Other names circulating include lesser-known figures with no grass-roots support but also no controversial ties, such as the former planning minister in Allawi's government, Mehdi al-Hafidh; an independent Sunni parliamentarian, Mithal al-Alusi; and even a former general in Hussein's army, Raed al-Hamdani.
Still, the parliamentary math doesn't add up in favor of the Allawi bloc. To secure a majority, the coalition must win the support of the Kurds, who thus far have remained staunchly behind their Shiite allies, or the Sadrist bloc loyal to anti-American Shiite cleric Moqtada Sadr.
Sadr has withdrawn his ministers from al-Maliki's government, and his aides have met several times with the Allawi bloc. But Sadr's suspension of the Mahdi Army militia's activities earlier this week was taken as a sign of support for al-Maliki ahead of the crucial progress report due to be delivered this month to Congress by Gen. David Petraeus, the U.S. commander in Iraq.
Though Allawi has flown from Amman, where he usually lives, to Kurdistan to try to woo Kurdish leaders, several previous efforts in the past have foundered on the Kurds' conviction that a Shiite-led government would better secure their interests in the new Iraq.

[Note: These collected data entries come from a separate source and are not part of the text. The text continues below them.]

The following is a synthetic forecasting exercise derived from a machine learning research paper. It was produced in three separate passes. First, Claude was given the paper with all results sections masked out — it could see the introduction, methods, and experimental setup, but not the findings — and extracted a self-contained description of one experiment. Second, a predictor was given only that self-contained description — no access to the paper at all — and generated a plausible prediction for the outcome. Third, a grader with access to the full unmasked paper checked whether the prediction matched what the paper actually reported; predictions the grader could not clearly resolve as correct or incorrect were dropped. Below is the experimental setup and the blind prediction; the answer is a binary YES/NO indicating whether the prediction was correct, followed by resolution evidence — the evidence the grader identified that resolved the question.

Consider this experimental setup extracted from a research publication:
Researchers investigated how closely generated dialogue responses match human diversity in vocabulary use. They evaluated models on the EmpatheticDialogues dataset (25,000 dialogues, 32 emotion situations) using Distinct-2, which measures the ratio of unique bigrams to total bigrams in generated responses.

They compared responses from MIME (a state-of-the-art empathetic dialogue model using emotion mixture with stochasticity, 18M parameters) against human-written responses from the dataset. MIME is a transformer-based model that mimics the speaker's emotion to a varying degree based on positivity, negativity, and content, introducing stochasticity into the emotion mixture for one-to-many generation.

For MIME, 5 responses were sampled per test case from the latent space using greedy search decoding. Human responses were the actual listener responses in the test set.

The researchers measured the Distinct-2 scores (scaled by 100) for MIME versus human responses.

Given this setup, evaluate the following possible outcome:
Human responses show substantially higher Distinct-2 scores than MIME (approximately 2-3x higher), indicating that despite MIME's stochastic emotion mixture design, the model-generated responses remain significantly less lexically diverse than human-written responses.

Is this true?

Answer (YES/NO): NO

Nonetheless, al-Maliki's failure thus far to deliver on almost all the key measures of progress set forth by the Bush administration and evidence that his coalition is falling apart suggest Washington may soon have to explore alternatives, said al-Mutlaq.
"The Americans finally will support us because they don't have another solution," he said, sipping tea and chain-smoking in the coffee shop at one of Amman's top hotels as a steady stream of Iraqi exiles and members of parliament wandered in and out. "If all these things don't work out, it is the people who will make a coup. They will rise up, and there will be a coup all over Iraq."